Stored data
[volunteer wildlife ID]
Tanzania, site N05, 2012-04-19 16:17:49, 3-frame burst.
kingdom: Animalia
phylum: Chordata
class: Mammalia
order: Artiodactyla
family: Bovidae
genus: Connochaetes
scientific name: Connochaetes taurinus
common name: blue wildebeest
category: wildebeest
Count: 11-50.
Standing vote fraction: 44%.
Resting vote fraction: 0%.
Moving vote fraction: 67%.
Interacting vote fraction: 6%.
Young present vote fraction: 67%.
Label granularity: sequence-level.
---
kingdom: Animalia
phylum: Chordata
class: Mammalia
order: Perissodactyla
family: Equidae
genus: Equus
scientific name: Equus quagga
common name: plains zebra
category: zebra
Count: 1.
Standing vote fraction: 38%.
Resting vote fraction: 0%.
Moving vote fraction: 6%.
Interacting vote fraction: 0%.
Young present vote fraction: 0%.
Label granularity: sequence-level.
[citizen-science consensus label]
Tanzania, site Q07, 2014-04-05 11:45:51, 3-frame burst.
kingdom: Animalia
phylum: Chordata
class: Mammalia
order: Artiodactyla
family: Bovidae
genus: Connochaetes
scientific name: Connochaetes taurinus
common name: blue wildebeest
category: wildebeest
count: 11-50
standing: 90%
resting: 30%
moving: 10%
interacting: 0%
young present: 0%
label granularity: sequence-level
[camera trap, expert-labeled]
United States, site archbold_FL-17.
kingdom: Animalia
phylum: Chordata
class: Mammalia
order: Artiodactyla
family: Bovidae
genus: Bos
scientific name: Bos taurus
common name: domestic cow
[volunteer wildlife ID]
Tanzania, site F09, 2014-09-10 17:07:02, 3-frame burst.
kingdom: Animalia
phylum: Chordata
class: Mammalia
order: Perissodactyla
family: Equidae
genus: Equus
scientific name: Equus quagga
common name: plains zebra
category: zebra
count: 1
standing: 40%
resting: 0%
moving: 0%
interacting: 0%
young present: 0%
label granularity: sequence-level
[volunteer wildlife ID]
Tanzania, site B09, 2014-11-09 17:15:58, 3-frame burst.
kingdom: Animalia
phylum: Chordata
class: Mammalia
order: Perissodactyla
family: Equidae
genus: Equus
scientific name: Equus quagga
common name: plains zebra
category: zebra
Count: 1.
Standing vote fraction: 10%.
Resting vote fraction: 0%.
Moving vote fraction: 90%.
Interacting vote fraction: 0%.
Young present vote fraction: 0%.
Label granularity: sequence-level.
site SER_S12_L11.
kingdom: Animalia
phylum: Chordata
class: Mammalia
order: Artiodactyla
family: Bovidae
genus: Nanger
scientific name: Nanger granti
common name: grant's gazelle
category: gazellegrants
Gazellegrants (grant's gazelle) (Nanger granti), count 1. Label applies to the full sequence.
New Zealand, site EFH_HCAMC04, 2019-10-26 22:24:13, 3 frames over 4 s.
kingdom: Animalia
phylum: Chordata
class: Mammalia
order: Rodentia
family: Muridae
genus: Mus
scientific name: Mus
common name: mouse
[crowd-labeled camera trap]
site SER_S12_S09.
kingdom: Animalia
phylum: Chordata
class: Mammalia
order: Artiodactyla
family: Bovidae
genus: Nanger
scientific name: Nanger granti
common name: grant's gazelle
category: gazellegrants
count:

TASK GOAL>
Exactly as given, please retype all the entries.

ANSWER TO THE PROBLEM>
[volunteer wildlife ID]
Tanzania, site N05, 2012-04-19 16:17:49, 3-frame burst.
kingdom: Animalia
phylum: Chordata
class: Mammalia
order: Artiodactyla
family: Bovidae
genus: Connochaetes
scientific name: Connochaetes taurinus
common name: blue wildebeest
category: wildebeest
Count: 11-50.
Standing vote fraction: 44%.
Resting vote fraction: 0%.
Moving vote fraction: 67%.
Interacting vote fraction: 6%.
Young present vote fraction: 67%.
Label granularity: sequence-level.
---
kingdom: Animalia
phylum: Chordata
class: Mammalia
order: Perissodactyla
family: Equidae
genus: Equus
scientific name: Equus quagga
common name: plains zebra
category: zebra
Count: 1.
Standing vote fraction: 38%.
Resting vote fraction: 0%.
Moving vote fraction: 6%.
Interacting vote fraction: 0%.
Young present vote fraction: 0%.
Label granularity: sequence-level.
[citizen-science consensus label]
Tanzania, site Q07, 2014-04-05 11:45:51, 3-frame burst.
kingdom: Animalia
phylum: Chordata
class: Mammalia
order: Artiodactyla
family: Bovidae
genus: Connochaetes
scientific name: Connochaetes taurinus
common name: blue wildebeest
category: wildebeest
count: 11-50
standing: 90%
resting: 30%
moving: 10%
interacting: 0%
young present: 0%
label granularity: sequence-level
[camera trap, expert-labeled]
United States, site archbold_FL-17.
kingdom: Animalia
phylum: Chordata
class: Mammalia
order: Artiodactyla
family: Bovidae
genus: Bos
scientific name: Bos taurus
common name: domestic cow
[volunteer wildlife ID]
Tanzania, site F09, 2014-09-10 17:07:02, 3-frame burst.
kingdom: Animalia
phylum: Chordata
class: Mammalia
order: Perissodactyla
family: Equidae
genus: Equus
scientific name: Equus quagga
common name: plains zebra
category: zebra
count: 1
standing: 40%
resting: 0%
moving: 0%
interacting: 0%
young present: 0%
label granularity: sequence-level
[volunteer wildlife ID]
Tanzania, site B09, 2014-11-09 17:15:58, 3-frame burst.
kingdom: Animalia
phylum: Chordata
class: Mammalia
order: Perissodactyla
family: Equidae
genus: Equus
scientific name: Equus quagga
common name: plains zebra
category: zebra
Count: 1.
Standing vote fraction: 10%.
Resting vote fraction: 0%.
Moving vote fraction: 90%.
Interacting vote fraction: 0%.
Young present vote fraction: 0%.
Label granularity: sequence-level.
site SER_S12_L11.
kingdom: Animalia
phylum: Chordata
class: Mammalia
order: Artiodactyla
family: Bovidae
genus: Nanger
scientific name: Nanger granti
common name: grant's gazelle
category: gazellegrants
Gazellegrants (grant's gazelle) (Nanger granti), count 1. Label applies to the full sequence.
New Zealand, site EFH_HCAMC04, 2019-10-26 22:24:13, 3 frames over 4 s.
kingdom: Animalia
phylum: Chordata
class: Mammalia
order: Rodentia
family: Muridae
genus: Mus
scientific name: Mus
common name: mouse
[crowd-labeled camera trap]
site SER_S12_S09.
kingdom: Animalia
phylum: Chordata
class: Mammalia
order: Artiodactyla
family: Bovidae
genus: Nanger
scientific name: Nanger granti
common name: grant's gazelle
category: gazellegrants
count:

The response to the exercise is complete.